*Instruction a*: Copy the passage on Sanna-June Hyde verbatim, starting at "- Born: 1976" and ending at "Songs Vol. 666.".

*Text extract*:
- Born: 1976 (age 49–50) Colchester, England
- Years active: 2001–present

= Sanna-June Hyde =

English-Finnish actress

Sanna-June Hyde (born 1976) is an English-Finnish actress.

== Early life ==
Hyde was born in Colchester in 1976, the daughter of a Finnish mother and English father.

==Career==
Hyde studied in London at Drama Studio London and East 15 Acting School. She continued her singing work by taking singing lessons in jazz and 1940s popular cabaret standards. Early in her career, she was noted as the mysterious female vocalist on the rock band HIM's song "Dark Sekret Love" from their EP 666 Ways to Love: Prologue and their cover of "(Don't Fear) The Reaper" from their debut album Greatest Love Songs Vol. 666.

Hyde's early theatre work started in 2001, when she moved to her mother's native Finland after receiving an offer from the Joensuu City Theatre. She later worked in the city theatres of Joensuu, Helsinki, and Espoo. Since 2005, she has been performing regularly at Helsinki City Theatre. Her work there includes the role of Marcelle Paillardin, object of Master Builder Pinglet's desires, in Hotelli Paradiso by Georges Feydeau. She was also in Metsäperkele, written and directed by Kari Heiskanen, based on the Finnish 19th century industrialist G.A. Serlachius.

The drama film Pihalla (known as Playground in Germany), in which Hyde plays Riina, was released in 2009. She was picked out, along with Mikko Leppilampi, by critic Helsingin Sanomat for special praise; however, the film itself received mainly poor reviews. The political and media satire Koljatti opened on 30 September 2010 at Helsinki City Theatre, in which she played Riikka Tanner, assistant to the prime minister. Political satire in theatre was new to Finland at the time, and the production was somewhat groundbreaking in the deferential Finnish political climate. The play was immediately heavily criticised by the leading Finnish newspaper Helsingin Sanomat.

In 2010, Hyde was also in the popular Arsenikkia ja vanhoja pitsejä (Arsenic and Old Lace) as the sole female in the cast, as the two female roles were played by men. Her third production currently running was the comedy for children "Risto Räppääjä". Both plays can be categorised as family entertainments. In 2012, she performed in Yksi mies, kaksi pomoa, the Finnish version of One Man, Two Guvnors.

*Instruction b*: Arrange the lines of the records below as a numbered list without blank lines, starting at the line that contains "Consider the items" and ending at the last line of the records.

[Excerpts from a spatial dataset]
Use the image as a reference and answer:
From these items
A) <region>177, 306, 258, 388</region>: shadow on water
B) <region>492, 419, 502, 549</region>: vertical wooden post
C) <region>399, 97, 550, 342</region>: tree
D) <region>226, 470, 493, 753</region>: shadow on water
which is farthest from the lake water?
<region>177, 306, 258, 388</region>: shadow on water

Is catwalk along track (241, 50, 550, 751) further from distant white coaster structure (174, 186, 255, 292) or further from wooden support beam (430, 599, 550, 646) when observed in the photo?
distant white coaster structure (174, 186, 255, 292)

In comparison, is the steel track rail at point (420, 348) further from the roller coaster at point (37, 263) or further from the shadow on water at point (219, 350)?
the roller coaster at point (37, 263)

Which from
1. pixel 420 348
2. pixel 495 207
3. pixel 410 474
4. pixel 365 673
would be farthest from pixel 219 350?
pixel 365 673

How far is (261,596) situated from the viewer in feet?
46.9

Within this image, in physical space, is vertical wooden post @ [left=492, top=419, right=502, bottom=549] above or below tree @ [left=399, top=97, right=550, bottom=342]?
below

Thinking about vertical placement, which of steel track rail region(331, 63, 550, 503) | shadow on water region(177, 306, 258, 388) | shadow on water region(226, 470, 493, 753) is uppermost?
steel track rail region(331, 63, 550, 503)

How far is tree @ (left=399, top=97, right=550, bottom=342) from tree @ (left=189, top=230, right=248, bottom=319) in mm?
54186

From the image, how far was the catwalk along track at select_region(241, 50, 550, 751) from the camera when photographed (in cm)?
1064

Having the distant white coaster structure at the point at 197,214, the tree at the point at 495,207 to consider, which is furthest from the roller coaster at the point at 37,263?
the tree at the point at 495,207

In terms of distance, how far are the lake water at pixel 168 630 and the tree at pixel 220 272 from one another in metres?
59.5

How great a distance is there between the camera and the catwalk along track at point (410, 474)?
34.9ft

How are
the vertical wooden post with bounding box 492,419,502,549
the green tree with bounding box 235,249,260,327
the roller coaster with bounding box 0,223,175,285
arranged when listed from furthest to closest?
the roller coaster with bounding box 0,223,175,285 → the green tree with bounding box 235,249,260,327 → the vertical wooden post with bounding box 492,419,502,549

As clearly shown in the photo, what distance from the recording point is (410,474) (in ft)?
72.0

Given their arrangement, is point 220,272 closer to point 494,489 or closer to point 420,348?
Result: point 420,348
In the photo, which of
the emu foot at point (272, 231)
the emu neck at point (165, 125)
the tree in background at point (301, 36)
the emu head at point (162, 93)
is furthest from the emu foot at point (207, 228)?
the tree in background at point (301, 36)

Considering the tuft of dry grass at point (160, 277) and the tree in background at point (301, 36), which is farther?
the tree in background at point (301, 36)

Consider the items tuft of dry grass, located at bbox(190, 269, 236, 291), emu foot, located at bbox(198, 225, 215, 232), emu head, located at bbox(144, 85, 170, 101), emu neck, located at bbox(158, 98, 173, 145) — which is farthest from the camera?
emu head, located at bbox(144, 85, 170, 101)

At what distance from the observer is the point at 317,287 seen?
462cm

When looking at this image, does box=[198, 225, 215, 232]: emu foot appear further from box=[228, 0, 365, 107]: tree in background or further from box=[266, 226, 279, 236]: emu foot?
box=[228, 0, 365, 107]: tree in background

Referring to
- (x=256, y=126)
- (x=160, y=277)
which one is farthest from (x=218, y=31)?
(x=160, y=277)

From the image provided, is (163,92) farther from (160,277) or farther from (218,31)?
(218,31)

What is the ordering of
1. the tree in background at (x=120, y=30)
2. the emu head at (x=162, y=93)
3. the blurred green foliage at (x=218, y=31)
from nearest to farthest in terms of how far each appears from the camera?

*Full output a*:
- Born: 1976 (age 49–50) Colchester, England
- Years active: 2001–present

= Sanna-June Hyde =

English-Finnish actress

Sanna-June Hyde (born 1976) is an English-Finnish actress.

== Early life ==
Hyde was born in Colchester in 1976, the daughter of a Finnish mother and English father.

==Career==
Hyde studied in London at Drama Studio London and East 15 Acting School. She continued her singing work by taking singing lessons in jazz and 1940s popular cabaret standards. Early in her career, she was noted as the mysterious female vocalist on the rock band HIM's song "Dark Sekret Love" from their EP 666 Ways to Love: Prologue and their cover of "(Don't Fear) The Reaper" from their debut album Greatest Love Songs Vol. 666.

*Full output b*:
1. Consider the items tuft of dry grass, located at bbox(190, 269, 236, 291), emu foot, located at bbox(198, 225, 215, 232), emu head, located at bbox(144, 85, 170, 101), emu neck, located at bbox(158, 98, 173, 145) — which is farthest from the camera?
2. emu head, located at bbox(144, 85, 170, 101)
3. At what distance from the observer is the point at 317,287 seen?
4. 462cm
5. When looking at this image, does box=[198, 225, 215, 232]: emu foot appear further from box=[228, 0, 365, 107]: tree in background or further from box=[266, 226, 279, 236]: emu foot?
6. box=[228, 0, 365, 107]: tree in background
7. Referring to
8. - (x=256, y=126)
9. - (x=160, y=277)
10. which one is farthest from (x=218, y=31)?
11. (x=160, y=277)
12. From the image provided, is (163,92) farther from (160,277) or farther from (218,31)?
13. (218,31)
14. What is the ordering of
15. 1. the tree in background at (x=120, y=30)
16. 2. the emu head at (x=162, y=93)
17. 3. the blurred green foliage at (x=218, y=31)
18. from nearest to farthest in terms of how far each appears from the camera?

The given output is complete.